Shopbop
- Website type: Subsidiary of Amazon.com
- Available in: English, Russian, Chinese
- Headquarters: Madison, Wisconsin, U.S.
- Owner: Amazon.com
- Founders: Bob Lamey; Martha Graettinger; Ray Zemon;
- CEO: Kim Fleissner (CEO);
- Industry: E-commerce
- Products: Clothing, shoes, handbags and accessories
- Employees: 400 (2015)
- Website: www.shopbop.com
- Commercial: Yes
- Launched: November 1999
- Current status: Active

= Shopbop =

American online fashion retailer

Shopbop is a US online fashion apparel and accessories shop opened in 1999. It has been a subsidiary of Amazon.com since 2006.

==History==
Shopbop was founded by Bob Lamey, Martha Graettinger, and venture investor Ray Zemon in November 1999 in Madison, Wisconsin. It was originally the internet presence of brick and mortar clothing dealer Bop in downtown Madison (the shop was closed in 2014). Graettinger and Lamey chose Madison because it was a college town with strong fashion-conscious student base.

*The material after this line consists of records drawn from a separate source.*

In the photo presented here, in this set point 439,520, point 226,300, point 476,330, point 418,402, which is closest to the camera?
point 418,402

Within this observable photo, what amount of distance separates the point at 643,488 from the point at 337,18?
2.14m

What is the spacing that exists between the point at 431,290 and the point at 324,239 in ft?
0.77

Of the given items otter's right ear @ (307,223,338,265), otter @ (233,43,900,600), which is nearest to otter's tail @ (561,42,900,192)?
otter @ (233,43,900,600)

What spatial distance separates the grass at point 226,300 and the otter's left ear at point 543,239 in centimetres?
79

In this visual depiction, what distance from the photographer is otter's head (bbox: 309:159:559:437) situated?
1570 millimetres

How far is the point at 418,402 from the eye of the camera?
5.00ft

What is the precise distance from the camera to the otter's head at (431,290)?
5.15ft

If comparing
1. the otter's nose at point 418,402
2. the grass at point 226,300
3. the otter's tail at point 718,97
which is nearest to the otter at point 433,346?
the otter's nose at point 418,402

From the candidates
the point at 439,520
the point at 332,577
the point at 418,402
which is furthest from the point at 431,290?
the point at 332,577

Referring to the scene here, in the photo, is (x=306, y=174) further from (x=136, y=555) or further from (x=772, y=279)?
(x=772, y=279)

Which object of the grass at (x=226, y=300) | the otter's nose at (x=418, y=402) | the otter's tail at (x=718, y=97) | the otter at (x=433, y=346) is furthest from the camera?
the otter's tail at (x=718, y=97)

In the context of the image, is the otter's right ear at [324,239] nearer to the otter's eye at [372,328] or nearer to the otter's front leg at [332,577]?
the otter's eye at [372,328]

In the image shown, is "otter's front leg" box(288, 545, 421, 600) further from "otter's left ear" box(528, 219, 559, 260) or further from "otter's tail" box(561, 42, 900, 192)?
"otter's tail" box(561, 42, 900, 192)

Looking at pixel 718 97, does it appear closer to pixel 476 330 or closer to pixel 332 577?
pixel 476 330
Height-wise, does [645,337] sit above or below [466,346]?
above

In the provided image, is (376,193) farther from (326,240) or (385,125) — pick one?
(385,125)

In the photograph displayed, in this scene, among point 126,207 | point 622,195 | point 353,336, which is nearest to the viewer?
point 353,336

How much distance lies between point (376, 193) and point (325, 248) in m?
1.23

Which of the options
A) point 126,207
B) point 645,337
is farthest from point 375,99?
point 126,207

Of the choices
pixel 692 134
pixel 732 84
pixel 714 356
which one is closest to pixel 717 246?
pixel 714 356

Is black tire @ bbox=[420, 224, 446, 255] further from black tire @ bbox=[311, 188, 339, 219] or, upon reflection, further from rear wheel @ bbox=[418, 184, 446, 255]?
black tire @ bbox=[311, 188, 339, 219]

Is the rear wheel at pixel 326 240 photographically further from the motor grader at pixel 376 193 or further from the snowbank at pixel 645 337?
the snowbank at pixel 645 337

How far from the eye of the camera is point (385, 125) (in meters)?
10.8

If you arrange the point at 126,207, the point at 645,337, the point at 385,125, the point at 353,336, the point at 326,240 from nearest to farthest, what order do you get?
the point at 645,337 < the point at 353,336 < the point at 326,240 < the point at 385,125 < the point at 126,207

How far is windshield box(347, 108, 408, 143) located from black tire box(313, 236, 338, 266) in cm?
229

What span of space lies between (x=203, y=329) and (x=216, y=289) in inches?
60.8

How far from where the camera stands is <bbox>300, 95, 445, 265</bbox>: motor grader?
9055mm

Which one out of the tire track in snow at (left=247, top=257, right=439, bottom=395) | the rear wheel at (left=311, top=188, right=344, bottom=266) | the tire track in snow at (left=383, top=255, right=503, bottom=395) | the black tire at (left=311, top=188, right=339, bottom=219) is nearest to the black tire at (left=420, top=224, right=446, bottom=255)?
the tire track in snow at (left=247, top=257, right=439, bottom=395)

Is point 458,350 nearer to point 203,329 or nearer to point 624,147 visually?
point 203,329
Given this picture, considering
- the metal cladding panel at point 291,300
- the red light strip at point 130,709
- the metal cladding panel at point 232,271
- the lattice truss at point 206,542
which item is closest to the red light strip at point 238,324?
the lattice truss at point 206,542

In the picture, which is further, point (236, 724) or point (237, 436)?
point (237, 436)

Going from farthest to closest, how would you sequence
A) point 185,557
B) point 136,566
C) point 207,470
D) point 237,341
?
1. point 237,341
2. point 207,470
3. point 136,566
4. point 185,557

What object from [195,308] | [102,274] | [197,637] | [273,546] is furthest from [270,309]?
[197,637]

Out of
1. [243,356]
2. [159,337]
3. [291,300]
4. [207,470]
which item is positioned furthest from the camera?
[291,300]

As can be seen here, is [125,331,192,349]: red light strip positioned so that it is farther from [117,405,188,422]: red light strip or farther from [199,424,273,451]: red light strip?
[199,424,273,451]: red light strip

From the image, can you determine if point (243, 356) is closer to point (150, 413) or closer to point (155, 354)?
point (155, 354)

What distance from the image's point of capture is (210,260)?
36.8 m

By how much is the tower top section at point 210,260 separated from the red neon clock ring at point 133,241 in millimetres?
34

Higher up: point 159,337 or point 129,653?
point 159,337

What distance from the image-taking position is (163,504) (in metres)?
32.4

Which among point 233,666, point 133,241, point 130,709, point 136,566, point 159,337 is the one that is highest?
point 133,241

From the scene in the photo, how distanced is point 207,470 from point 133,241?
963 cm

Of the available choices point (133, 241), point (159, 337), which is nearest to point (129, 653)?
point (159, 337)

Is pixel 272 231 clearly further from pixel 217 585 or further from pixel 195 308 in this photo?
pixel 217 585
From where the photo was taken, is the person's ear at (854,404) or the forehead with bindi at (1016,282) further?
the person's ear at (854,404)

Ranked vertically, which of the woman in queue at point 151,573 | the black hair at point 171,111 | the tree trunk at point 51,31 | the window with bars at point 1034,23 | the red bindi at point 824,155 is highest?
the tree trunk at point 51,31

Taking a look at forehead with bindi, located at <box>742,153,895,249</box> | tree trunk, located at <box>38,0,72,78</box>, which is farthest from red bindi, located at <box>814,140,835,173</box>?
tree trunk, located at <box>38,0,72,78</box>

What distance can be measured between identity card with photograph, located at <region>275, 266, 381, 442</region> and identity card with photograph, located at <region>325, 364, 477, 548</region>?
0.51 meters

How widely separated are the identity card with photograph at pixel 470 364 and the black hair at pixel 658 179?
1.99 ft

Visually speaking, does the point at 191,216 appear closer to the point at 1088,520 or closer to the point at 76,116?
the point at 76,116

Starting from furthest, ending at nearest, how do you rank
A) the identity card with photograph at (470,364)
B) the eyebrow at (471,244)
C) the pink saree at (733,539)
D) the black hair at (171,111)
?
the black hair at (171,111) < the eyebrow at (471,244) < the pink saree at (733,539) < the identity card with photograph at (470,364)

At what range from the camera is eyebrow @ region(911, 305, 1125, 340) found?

Shopbop was acquired by Amazon.com in February 2006. At the time of the deal it was selling 103 different lines of high-end clothing. Since the acquisition Shopbop ran almost completely independently from Amazon, which also sells clothes and accessories, and even competed with it. In September 2013 Shopbop opened the East Dane contemporary menswear website, that merged with Shopbop.com in 2021.

The website went through several redesigns, particularly in 2012 and 2017 (among the redesigns, a loyalty program was added to the website).

In 2022, Shopbop launched a new beauty category.

== Products ==
Shopbop offers a wide selection of clothing, shoes, bags, and accessories for women. The company's product offerings range from high-end designer pieces to more affordable, trendy items. Shopbop's selection includes dresses, tops, pants, jeans, skirts, outerwear, swimwear, lingerie, and more.

In addition to women's fashion, Shopbop also offers a selection of men's clothing and accessories. The men's collection includes clothing, shoes, and accessories from brands such as Calvin Klein, Levi's, and Tommy Hilfiger.